A friend of mine is a plumber. He's 47, two trucks, three employees. He bills between $180k and $220k a year depending on the year.
When he finishes a job, he packs his tools, washes his hands, gets in his truck, and drives off. Nobody throws confetti. Nobody tells him congrats, you completed a challenge!
He wouldn't understand the idea.
The asymmetry between professions
I noticed something while talking to users in different trades. Physical trades — construction, cooking, healthcare — almost never use gamified tools. Desk jobs are full of them.
Why? One guess: in a physical trade, the work is visible. The floor is laid or it isn't. The omelette is cooked or it isn't. The patient is better or worse. You don't need a screen to congratulate you.
In a desk job, the work is invisible. So we invent little green lights to reassure ourselves we exist.
The trouble with little trophies
They infantilize. It's the right word — unpleasant but accurate. They treat a professional like a kid who needs a star on their notebook.
A freelancer billing $85k a year doesn't need an app to congratulate them for completing three sessions. They completed three sessions because it's their job.

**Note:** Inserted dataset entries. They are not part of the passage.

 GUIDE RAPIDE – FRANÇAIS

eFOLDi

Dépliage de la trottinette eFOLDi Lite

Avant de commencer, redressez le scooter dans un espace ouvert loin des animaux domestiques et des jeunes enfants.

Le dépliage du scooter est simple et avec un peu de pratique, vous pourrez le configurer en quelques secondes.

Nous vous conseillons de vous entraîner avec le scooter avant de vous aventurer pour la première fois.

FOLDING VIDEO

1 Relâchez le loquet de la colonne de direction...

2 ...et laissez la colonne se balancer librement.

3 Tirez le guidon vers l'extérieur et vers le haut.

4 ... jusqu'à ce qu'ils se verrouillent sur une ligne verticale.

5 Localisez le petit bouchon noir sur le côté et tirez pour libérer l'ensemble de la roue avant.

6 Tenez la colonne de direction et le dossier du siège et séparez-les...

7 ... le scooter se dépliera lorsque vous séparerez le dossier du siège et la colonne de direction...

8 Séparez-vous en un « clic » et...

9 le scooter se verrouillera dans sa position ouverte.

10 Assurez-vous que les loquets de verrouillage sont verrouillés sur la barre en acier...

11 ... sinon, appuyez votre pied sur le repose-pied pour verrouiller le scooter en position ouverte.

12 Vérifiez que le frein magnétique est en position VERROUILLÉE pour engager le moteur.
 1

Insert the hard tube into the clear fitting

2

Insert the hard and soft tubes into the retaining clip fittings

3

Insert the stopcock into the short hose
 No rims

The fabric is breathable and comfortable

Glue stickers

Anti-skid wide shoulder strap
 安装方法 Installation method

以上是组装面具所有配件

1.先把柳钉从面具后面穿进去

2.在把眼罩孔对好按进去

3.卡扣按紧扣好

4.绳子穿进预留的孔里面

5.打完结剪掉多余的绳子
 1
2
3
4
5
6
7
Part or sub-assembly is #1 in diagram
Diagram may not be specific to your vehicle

The way my plumber friend soldered three pipes.
What we put in its place
A number. The week's total hours. The month's revenue. The count of finished sessions.
That's it. No star, no congratulations, no you're improving!. Just the bare fact, shown without commentary.
Respect as the default
The deeper reason: Sablio is built for people who already know how to work. Our job isn't to motivate them. It's to stay out of their way.
If you need an app to congratulate you for working, you don't have a tool problem. You have a job problem, and no software is going to fix it.